NI PXIe-8135 Embedded Controller

The PXIe-8135 controller provides optimal streaming performance for certain PCI Express links that are connected to the PXIe backplane.  In order to understand which slots in which chassis are affected by these special behaviors, refer to the following table:

        

Figure 4.  PCI/PCIe Links on Chassis Backplane

Links 3 and 4 both return 128 byte write completions rather than the 64 byte write completions returned by links 1 and 2.  Links 3 and 4 come from a x8 link. In order for the controller to return 128 byte completions, the read requests must be 128 or 256 bytes (the default PCI Express capability is 512 bytes).  This can be accomplished with Modular Instruments arbitrary waveform generators and high-speed digital I/O devices by changing the Preferred Packet Size attribute in the API to 256 bytes.

Performance issues:

Sizing of windows, including minimize and maximize operations, can severely affect streaming applications.  This is a CPU limitation as opposed to an issue with data transfer across the PCIe bus

To turn off this effect, do the following:

  1. Go to Start>>My Computer, right-click on My Computer and choose Properties
  2. Choose the Advanced tab and click on the Settings for Performance
  3. Under the Visual Effects tab, choose Custom, and uncheck
    1. Animate windows when minimizing and maximizing (recommended)
    2. Show window contents while dragging (optional)


Figure 5.  Performance Options Window Used to Change Window Visual Effects

 

Chassis

PXIe-1062Q Chassis:

In the PXIe-1062Q chassis slots 3, 4 and 5 each have dedicated x4 PCIe links to the controller, which allow for high bandwidth measurements from these slots. The PCI connections from slots 2, 3, 5, 6, 7 and 8 share a PCIe-PCI bridge to the controller. These will perform at PCI transfer rates.

PXIe-1065 Chassis:

The best performance from any of the slots in the PXIe-1065 chassis will come from the use of express devices in slots 7 and 8. Each of slots 7 and 8 have dedicated x4 links to the host controller. These slots do not share any of the slot bandwidth with any other devices and no switching considerations need to be made because of multi-slot switching on the backplane.

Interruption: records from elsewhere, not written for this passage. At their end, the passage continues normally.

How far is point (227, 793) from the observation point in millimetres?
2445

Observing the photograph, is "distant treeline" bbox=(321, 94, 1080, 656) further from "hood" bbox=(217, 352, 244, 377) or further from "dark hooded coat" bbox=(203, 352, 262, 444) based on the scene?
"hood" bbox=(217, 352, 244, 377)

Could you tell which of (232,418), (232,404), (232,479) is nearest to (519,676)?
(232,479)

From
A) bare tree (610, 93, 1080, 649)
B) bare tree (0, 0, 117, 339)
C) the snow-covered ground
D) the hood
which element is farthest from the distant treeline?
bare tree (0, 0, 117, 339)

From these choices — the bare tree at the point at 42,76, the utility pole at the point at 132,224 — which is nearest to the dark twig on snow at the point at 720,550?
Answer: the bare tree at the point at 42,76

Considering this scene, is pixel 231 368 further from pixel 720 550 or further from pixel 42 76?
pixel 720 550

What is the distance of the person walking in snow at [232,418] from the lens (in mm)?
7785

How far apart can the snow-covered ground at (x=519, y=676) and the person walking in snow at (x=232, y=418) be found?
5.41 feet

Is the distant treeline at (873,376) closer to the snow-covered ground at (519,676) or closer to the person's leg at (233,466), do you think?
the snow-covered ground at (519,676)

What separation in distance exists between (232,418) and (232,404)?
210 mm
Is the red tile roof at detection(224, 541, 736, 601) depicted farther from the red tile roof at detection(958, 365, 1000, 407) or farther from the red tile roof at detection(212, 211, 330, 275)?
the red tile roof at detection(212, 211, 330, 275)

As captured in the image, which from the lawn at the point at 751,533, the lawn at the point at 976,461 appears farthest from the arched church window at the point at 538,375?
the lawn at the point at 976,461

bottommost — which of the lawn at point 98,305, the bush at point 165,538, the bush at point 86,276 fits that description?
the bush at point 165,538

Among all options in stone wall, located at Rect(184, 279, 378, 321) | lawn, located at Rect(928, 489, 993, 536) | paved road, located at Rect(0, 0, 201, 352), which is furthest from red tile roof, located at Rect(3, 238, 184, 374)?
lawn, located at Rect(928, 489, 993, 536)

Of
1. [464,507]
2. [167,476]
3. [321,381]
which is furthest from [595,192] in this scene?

Slots 9-18 all share one PCIe switch. Each of slots 9-14 have individual x4 links to the switch, and slots 15-18 share a x1 link to the PCIe switch. This greatly reduces the ability to perform high bandwidth generations or measurements with multiple devices in slots 9-18 simultaneously.

PXIe-1075 Chassis:

The slots on the 1075 chassis are broken into groups that share 4 PCIe switches. It is important to note that the right hand PCI segment is connected to switch 3, not switch 4, via a PCIe/PCI bridge. So, if you are trying to maximize your PCI performance by minimizing the stress on the same switch as the PCIe/PCI bridge, it is important to reduce the load on switches 1 (left-hand PCI segment) and 3 (right-hand PCI segment).

 

LabVIEW I/O Performance

The standard LabVIEW File I/O VIs (Open/Create/Replace File.vi, Read From Binary File.vi, Close File.vi) need to be functional for all situations. Until the release of LabVIEW 8.6 these functions could not be optimized for streaming applications. After the release of LabVIEW 8.6, the option to disable buffering using a boolean input was added to the Open/Create/Replace File.vi, optimizing the function for streaming applications. It is important to note that you must read from or write to the file in integer multiples of the disk sector size when using this option. The Read and Write VIs will return an error if reads or writes of an inappropriate size are attempted. The following figure shows this option on the Open/Create/Replace File.vi.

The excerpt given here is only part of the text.